[Text Boundary: Start]

I keep moving past Norbury Park as a way to, “Use your park responsibly” and walk to Norwood Grove that was opened in 1926 by Edward VIII, Prince of Wales. I’ll stop by a bench to read a quote from Bob, aged 56. “It’s good to linger, stop for a chat; there should always be time for that.”

I’ll walk with a father and daughter as we enter Streatham Common and talk about how awesome it would be to live in the house on our left with a moat and to get a drawbridge installed. This space was recorded 934 years ago, in the Domesday Book, a manuscript record of the Great Survey of some 13,000 places, that was ordered by William the Conqueror.

During WWII, the lower common would be used for rental gardens and temporary housing. Today it helps to preserve acid grasslands — mossy vegetation that occurs on nutrient-poor and free-draining soils over sand and gravel. This habitat is especially important for the Thames Terrace Invertebrates.

The beewolf wasp preys on bees. The females dig tunnel nests and the males mark twigs in their territory with pheromones. The hornet robberfly looks like a cross between a mosquito and a grasshopper and will wait on poo to eat unsuspecting dung beetles. The Shrill carder bee is known for the loud and high-pitched buzz of the queen, one of the UK’s rarest bumblebees.

I’ll part ways with my conversation companions as they detour from my route on their way to the grocery store. I’ll visit Streatham Memorial Garden, the historic site of a manor turned house turned villa and eventually in 1922 turned into a war memorial with a bronze statue to commemorate the dead of two World Wars and an obelisk for those living or who did live in Streatham that have been affected by violence.

[Text Boundary: End]
[Information provided Boundary: Start]

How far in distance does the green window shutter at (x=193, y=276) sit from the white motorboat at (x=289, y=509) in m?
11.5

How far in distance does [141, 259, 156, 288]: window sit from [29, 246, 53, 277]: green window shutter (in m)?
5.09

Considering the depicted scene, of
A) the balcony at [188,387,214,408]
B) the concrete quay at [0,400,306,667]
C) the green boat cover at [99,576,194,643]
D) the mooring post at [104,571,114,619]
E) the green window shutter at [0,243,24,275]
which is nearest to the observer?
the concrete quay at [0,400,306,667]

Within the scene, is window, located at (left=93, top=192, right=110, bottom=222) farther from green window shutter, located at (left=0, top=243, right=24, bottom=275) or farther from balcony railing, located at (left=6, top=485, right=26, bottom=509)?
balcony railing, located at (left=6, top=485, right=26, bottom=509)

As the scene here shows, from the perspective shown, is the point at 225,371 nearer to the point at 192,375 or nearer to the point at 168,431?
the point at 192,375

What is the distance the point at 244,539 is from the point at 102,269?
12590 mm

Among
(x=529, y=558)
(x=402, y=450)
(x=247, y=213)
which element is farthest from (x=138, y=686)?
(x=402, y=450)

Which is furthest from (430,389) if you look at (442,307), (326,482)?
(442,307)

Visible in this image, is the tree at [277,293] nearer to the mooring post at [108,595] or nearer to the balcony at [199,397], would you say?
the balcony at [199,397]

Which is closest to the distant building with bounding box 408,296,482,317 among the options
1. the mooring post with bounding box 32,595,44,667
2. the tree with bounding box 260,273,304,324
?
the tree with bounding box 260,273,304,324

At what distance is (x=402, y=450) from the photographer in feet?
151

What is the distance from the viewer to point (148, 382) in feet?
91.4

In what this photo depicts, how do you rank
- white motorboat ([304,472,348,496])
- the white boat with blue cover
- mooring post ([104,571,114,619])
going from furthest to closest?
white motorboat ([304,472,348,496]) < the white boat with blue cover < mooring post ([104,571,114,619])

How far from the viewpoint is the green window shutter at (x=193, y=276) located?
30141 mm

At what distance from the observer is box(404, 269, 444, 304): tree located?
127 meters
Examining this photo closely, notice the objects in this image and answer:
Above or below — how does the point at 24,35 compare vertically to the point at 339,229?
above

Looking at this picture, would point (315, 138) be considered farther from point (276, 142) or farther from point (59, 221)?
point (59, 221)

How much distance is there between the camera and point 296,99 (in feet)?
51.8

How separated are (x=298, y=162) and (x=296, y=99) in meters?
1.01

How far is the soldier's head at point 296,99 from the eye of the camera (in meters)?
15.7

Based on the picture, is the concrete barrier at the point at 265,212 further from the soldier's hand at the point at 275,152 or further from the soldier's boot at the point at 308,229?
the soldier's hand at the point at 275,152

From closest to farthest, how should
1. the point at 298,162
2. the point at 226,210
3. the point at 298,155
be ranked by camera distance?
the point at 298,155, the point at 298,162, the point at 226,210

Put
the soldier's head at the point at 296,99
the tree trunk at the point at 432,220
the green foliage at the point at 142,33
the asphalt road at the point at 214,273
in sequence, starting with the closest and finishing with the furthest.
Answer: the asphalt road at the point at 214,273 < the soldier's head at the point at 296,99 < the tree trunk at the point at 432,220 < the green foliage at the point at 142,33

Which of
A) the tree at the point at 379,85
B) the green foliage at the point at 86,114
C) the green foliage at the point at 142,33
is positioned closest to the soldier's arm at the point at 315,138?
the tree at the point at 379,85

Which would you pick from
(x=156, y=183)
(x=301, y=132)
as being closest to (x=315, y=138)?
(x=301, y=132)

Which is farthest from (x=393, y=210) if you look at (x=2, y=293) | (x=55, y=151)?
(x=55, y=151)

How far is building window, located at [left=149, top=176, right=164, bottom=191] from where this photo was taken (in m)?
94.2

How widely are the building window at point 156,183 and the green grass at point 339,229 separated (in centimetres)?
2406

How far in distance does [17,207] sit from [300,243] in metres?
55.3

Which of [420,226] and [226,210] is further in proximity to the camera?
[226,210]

[Information provided Boundary: End]
[Information provided Boundary: Start]

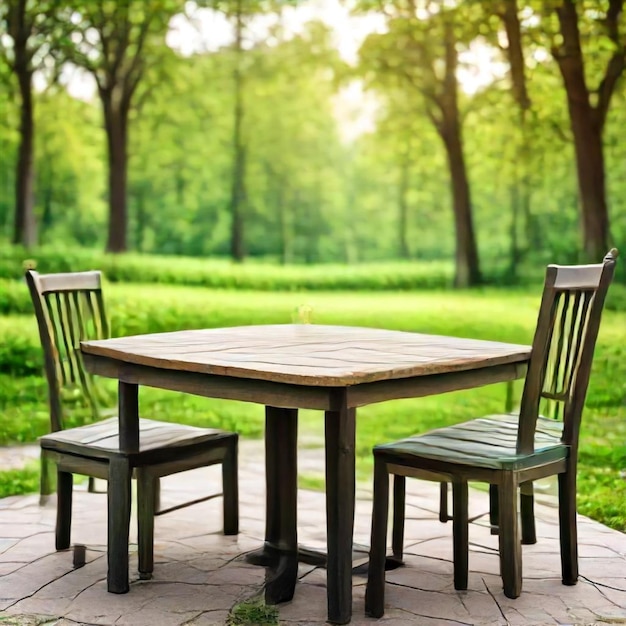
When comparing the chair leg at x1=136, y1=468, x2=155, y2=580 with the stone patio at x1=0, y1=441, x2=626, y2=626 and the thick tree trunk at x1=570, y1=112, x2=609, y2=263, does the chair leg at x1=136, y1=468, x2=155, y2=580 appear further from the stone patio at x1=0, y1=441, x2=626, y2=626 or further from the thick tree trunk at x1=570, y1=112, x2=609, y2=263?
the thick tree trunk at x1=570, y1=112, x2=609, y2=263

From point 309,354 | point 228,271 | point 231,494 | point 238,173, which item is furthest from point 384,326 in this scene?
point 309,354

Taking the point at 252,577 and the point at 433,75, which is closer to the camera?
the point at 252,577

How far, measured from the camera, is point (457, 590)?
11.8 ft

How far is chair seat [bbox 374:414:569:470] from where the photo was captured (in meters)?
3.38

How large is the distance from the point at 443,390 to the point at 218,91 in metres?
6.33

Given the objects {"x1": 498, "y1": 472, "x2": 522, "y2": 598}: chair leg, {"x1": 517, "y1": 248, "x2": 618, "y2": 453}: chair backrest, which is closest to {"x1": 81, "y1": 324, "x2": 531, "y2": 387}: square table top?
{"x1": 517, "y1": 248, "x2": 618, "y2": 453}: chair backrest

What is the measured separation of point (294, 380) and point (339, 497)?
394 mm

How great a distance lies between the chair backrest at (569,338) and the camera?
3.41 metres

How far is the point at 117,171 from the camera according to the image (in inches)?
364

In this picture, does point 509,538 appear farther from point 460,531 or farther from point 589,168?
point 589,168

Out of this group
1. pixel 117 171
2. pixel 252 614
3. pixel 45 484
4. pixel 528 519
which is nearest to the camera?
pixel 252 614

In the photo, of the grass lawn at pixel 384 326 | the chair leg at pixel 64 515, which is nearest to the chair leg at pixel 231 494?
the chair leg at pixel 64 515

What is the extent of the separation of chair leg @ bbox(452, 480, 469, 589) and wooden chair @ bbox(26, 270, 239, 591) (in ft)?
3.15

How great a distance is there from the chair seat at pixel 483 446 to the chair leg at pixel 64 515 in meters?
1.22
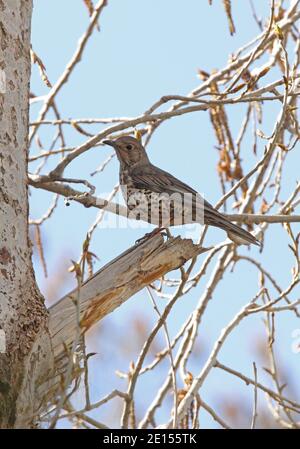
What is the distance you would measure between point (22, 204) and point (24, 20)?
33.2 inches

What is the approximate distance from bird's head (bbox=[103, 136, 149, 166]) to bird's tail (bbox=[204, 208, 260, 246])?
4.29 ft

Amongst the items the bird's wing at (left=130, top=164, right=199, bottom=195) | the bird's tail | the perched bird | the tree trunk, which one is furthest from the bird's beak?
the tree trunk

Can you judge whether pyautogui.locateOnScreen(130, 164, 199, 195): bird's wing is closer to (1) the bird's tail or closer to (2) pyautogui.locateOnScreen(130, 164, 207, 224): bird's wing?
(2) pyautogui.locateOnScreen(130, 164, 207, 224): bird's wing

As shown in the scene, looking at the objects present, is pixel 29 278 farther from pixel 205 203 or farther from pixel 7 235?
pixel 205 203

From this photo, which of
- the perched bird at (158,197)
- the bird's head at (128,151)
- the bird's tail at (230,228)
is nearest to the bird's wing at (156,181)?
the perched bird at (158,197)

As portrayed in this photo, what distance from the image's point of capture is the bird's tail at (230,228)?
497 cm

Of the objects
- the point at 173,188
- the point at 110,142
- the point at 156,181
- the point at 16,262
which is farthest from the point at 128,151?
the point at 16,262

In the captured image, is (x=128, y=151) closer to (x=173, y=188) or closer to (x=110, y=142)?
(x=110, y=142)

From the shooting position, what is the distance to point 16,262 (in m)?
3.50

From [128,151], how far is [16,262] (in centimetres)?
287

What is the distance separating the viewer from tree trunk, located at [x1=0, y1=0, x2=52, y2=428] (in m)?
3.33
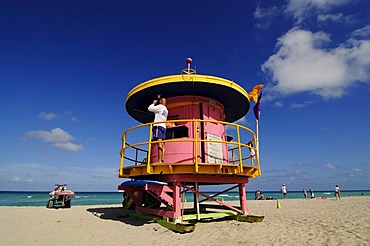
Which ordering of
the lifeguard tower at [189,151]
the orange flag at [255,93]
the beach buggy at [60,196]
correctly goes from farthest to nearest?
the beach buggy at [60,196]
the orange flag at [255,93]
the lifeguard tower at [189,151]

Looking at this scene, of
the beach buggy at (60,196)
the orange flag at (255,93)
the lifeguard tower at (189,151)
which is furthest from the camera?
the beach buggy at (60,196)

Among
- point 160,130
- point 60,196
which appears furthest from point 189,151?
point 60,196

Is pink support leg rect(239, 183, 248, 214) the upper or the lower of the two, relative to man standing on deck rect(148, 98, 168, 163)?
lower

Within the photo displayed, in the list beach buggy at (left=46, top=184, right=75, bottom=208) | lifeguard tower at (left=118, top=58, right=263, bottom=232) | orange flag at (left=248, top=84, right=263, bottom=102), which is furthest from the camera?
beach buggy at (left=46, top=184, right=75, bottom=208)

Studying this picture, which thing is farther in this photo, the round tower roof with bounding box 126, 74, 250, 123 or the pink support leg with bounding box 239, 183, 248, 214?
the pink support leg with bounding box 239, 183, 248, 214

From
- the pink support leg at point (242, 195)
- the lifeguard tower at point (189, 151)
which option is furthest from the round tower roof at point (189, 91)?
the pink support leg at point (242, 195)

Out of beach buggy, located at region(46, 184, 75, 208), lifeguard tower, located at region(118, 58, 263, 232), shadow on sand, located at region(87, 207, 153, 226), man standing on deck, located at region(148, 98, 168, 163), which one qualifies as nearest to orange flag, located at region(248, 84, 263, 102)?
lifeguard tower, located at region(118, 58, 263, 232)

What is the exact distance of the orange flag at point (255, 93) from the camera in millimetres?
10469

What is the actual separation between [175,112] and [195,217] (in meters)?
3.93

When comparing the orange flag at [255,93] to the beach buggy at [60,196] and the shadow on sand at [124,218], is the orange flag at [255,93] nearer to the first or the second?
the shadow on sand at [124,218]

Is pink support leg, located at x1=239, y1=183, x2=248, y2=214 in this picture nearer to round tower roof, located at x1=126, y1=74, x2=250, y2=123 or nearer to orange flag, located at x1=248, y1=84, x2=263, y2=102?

[Information provided Boundary: End]
[Information provided Boundary: Start]

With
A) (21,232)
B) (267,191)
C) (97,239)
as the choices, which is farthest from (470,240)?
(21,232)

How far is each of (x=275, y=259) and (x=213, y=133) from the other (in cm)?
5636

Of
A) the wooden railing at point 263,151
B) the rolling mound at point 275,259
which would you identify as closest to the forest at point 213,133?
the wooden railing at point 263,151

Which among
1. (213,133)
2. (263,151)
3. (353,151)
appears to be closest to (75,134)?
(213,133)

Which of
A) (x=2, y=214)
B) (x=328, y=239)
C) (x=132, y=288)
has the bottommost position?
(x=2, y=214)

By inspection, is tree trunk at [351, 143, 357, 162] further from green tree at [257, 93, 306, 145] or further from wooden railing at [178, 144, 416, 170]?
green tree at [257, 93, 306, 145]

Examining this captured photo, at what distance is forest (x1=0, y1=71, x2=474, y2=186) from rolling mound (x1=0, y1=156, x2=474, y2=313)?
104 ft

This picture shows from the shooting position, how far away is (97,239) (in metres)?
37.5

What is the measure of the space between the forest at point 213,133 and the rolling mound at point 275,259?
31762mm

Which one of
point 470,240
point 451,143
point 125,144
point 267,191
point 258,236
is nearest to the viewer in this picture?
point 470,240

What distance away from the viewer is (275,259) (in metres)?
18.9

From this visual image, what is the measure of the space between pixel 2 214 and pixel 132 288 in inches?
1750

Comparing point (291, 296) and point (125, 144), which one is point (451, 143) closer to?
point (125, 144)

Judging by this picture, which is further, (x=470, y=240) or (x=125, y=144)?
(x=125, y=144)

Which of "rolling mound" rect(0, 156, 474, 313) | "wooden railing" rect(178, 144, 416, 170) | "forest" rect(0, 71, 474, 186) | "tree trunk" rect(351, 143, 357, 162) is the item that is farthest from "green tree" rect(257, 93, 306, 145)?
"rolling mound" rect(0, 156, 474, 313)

[Information provided Boundary: End]

What needs to be done
Carry on the account of the walk from Norbury Park through Streatham from the point where it stops.

Written answer
I’m walking down Conyers Rd and there are three guys “working.” The first guy says, “I thought you lived here the way you was looking.” I tell him I was just watching him work. The guy on scaffolding below him says, “I just have to stand here and look good for you.” The third guy, on the ground supervising, asks what I’m doing here since it rains every day and “appreciating the weather” was my response as it starts to sprinkle again.

I’ll watch a girl in her rainbow socks and tutu learning to ride a bike through Tooting Commons, stop at a market across from Du Cane Court and buy as much food as will fit in my pockets, and pass a girl with adjustable skates and remember having a pair myself.

I’m wandering through Wandsworth which happens to be the location of one of seven of Her Majesty’s Prisons in the capital and one of the largest in the UK. On a scale of A to D on how dangerous the criminals are inside, this one rates a B, with mostly drug and mental health issues residing in this overcrowded compound.

I never thought to read reviews for a prison and yet they exist. 1) Relaxing break all paid for. Staff could be friendlier though. 2) Foods not great, but the library has a good choice of books. 3) … that I had won a 6 month all inclusive deal at this wonderful facility. If it wasn’t for needing an appointment due to covid, I would’ve asked to see a random visitor at the window and tried my luck. Had I gotten in, they’d have taken my thumbprint and photo, given me a wristband and fluorescent mark, and rubbed me down after emptying my pockets.

I take a detour through the Wandsworth Cemetery to admire all the art and history in one place with so much I don’t know about anyone here. This is close enough to death for me. I see two boys on their way to the playground and told them they need to know the password. One pipes up, “Mum, we need to know the password” and she responds, “Did you try pretty please?” He says please, I say that’s it, and one of the moms says she didn’t know there was one. I told her I was messing with them.

Today’s walk will end at the tennis gallery, a little shop with lots of books, some postcards, and a tennis ball teapot. Raindrops keep falling on my rides, but that doesn’t mean I won’t soon arrive, with bread in hand, back to the house. The bathroom is warmed up, seemingly just for me, so I take advantage before enjoying some blogging in the room on my last night here, in this flat, not London.